Reflections on Recent Projects

It has been three years since I joined my current team. Looking back, I see things I wish I had done differently.

Test Infra Link to heading

In the early stage of the project, our test infra was far from perfect, but it had one advantage: it was decoupled from the larger team’s system. While the larger team’s tests were flaky and expensive, often taking 10+ hours to run, our suite finshed under three hours. This gave us a significant boost in development speed.

As the product became more complex, however, the trade-offs became clear. Maintaining our own infra and building tests on top of it consumed more and more of our time. Simulating dependency services and data grew increasingly difficult. Meanwhile, the larger team’s infra mutured and benefited from a dedicated team focused solely on its maintenance and evolution.

This created two problems:

High maintenance cost: We often spent more time maintaining infra than developing features.
Misleading signals: Because our tests weren’t integrated with the larger system, they sometimes gave a false sense of completion. Leaders and PMs would see tests passing and assume the feature was “done”, only for issues to appear later in staging, where our fake dependencies fell short. This disrupted release flow and added unnecessary churn.

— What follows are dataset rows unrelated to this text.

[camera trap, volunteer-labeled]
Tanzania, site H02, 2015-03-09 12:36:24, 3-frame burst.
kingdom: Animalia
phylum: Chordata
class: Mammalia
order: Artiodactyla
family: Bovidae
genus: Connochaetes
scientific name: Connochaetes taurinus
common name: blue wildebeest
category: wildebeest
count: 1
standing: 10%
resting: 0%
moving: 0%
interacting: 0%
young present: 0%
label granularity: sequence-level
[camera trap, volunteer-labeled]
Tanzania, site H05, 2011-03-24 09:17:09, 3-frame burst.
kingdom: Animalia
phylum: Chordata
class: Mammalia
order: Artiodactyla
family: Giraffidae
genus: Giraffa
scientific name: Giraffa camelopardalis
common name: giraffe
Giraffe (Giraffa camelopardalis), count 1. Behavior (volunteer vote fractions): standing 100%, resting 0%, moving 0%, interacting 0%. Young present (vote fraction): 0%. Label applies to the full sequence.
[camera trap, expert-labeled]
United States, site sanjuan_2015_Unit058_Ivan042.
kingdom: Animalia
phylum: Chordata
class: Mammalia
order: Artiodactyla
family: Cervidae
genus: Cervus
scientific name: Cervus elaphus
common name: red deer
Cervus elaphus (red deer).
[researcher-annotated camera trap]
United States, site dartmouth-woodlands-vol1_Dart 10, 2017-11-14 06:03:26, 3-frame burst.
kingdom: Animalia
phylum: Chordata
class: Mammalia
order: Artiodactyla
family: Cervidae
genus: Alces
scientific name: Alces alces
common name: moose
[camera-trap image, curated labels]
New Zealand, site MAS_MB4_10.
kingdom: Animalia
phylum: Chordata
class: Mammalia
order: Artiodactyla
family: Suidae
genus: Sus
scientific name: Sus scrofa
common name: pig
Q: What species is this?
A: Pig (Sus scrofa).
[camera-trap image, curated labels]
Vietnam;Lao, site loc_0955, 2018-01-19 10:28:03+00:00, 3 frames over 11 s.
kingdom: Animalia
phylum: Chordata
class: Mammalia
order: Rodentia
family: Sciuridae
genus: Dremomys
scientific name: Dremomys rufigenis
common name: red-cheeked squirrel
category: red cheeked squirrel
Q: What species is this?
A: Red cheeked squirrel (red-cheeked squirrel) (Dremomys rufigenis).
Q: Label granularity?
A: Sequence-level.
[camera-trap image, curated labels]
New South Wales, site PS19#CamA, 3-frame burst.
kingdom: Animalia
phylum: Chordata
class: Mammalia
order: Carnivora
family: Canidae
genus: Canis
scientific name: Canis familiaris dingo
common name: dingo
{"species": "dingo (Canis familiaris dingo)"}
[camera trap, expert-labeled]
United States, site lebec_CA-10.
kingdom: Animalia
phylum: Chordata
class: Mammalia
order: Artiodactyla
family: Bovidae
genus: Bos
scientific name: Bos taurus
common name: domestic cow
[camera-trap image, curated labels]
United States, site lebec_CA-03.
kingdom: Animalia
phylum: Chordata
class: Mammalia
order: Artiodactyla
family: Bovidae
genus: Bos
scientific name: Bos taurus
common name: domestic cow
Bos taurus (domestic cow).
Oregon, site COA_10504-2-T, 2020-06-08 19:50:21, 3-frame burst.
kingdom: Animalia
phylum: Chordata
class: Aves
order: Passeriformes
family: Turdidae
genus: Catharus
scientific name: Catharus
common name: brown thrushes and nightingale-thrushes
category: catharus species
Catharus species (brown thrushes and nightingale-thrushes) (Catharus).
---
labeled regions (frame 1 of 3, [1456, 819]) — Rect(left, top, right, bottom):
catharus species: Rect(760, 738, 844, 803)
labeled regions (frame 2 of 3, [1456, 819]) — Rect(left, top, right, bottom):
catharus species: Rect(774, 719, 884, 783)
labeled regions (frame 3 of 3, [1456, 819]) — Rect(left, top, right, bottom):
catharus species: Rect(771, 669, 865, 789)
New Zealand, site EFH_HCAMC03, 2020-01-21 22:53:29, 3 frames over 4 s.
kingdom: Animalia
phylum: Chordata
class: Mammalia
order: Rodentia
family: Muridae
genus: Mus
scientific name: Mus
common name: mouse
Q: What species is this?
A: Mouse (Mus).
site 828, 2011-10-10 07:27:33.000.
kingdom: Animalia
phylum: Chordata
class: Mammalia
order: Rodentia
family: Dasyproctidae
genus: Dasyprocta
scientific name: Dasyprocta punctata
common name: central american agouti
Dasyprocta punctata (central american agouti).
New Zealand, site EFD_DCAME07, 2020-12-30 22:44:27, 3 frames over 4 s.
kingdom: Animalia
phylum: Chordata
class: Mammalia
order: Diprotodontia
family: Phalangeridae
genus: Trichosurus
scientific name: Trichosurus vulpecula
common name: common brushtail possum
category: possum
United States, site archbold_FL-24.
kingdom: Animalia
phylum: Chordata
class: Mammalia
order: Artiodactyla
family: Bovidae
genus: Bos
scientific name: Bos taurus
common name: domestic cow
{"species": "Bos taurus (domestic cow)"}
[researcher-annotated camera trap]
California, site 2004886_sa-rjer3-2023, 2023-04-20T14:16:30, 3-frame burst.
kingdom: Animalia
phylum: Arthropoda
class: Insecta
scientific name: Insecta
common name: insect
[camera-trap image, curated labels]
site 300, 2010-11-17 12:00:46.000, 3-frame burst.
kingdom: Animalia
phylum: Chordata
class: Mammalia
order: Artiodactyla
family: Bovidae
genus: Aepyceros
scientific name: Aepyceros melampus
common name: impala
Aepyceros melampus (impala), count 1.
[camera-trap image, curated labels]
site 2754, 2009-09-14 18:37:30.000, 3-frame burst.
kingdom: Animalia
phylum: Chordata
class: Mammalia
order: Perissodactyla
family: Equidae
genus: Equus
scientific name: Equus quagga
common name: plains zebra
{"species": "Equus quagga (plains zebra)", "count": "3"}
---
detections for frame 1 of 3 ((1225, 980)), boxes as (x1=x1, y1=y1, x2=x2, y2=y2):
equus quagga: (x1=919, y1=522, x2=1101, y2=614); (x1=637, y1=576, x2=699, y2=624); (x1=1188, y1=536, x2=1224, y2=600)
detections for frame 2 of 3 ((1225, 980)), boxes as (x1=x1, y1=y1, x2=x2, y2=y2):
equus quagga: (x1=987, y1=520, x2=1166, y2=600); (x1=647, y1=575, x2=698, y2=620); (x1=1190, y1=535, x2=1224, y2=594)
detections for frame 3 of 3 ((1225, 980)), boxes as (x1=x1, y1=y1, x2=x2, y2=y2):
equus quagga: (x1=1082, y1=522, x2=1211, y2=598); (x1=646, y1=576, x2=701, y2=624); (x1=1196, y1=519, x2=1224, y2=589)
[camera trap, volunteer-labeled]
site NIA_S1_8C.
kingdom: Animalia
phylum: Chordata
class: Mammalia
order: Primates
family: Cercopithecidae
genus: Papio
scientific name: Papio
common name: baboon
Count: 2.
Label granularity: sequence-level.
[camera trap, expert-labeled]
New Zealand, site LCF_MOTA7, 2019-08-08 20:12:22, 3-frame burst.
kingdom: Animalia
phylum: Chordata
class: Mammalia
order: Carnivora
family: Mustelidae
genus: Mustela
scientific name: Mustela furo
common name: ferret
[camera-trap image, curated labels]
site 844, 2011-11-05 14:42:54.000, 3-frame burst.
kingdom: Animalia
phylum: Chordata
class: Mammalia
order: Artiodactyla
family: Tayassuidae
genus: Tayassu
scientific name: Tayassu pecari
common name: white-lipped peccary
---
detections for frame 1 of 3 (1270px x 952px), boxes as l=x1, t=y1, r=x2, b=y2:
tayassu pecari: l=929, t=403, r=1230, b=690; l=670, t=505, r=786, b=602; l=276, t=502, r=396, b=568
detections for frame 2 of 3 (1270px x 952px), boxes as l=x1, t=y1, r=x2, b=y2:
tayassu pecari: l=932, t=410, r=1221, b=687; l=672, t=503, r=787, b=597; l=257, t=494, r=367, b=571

Looking back, the better approach would have been to use our dedicated test infra only as a development acceleator, not as a validation signal. A feature should only be considered as “verified” once tested in a high-fidelity environment(like staging). Risks from limited test coverage should also be explicitly called out so PMs and leaders can understand the resource gaps and adjust priorities accordingly.

Tech Debt Link to heading

It’s tempting to defer the long term fix to a later release and use a short term mitigation or workaround for the current release, especifally when deadlines are tight. However, this often creates hidden costs. When customers encounter issues in the current release, we end up spending even more time walking them through the workaround. Additionally, upgrades become more complex. Extra effort is required to remove or untangle the temporary fixes in the next release. In the end, these shortcuts usually cost more time and effort than addressing the issue properly from the start.

Regular Sync with Upstream/Downstream teams Link to heading

In the very early stage of my career, I didn’t invest enough offort in regularly syncing with upstream and downstream teams. This led to two issues:

API design misalignment: Without fully understanding the downstream team’s business context, some APIs I designed were not flexible enough. When new features came in, the existing APIs either didn’t fit the requirements or became confusing after patches. Similarly, lacking context from upstream teams made it difficult to influence their API design or provide timely feedback, which often forced us to build hacks and workarounds on our side.
Wasted effort due to missing updates: Occasionally, a feature that seemed critical to us was actually deprioritized by the downstream team. Since we weren’t aware of the latest decisions, we spent significant effort building features that ended up unused.
Delayed integration testing: By not syncing regularly, we missed opportunities to run integration tests with other teams. As a result, issues surfaced only after the release was cut, forcing late-stage fixes and increasing delivery risk.

Documentation / Runbook Link to heading

Early on, I tended to resist writing documentation or runbooks, often treating them as a lower priority. However, I’ve learned that the lack of clear documentation actually costs more time in the long run. Without it, teammates/operators repeatedly ping me for clarifications, and I end up answering the same question multiple times. Well-written documentation and runbooks not only save time but also help the team operate more independently and consistently.

Alignment with the Larger Team Link to heading

Another challenge has been that our team operated somewhat independently from the larger organization. As a result, the broader team often lacked visability into our priorities and the difficulties we faced. At the same time, we did not pay enough attention to the larger team’s horizontal initiatives or fully adopt their shared services.

This detachment created inefficiencies: instead of leveraging common issues, we ended up maintaining many systems on our own. For example, our test infra as mentioned in the previous section. In hindsight, aligning more closely with the larger team’s direction and actively engaging in their shared efforts would have reduced duplicated work, improved integration, and given our challenges more visability at the organization level.

Version Skew / Backward Compatability Link to heading

Several bugs arose due to version skew because of the incorrect assumption that, after an upgrade, all components would immediately run the same version. In reality, one component might be still in an old version while another expects it to have already upgraded, leading to mismatched behavior and unexpected responses.

To avoid this, our testing should explicitly cover mixed-version scenarios to ensure backward compatability during rollouts.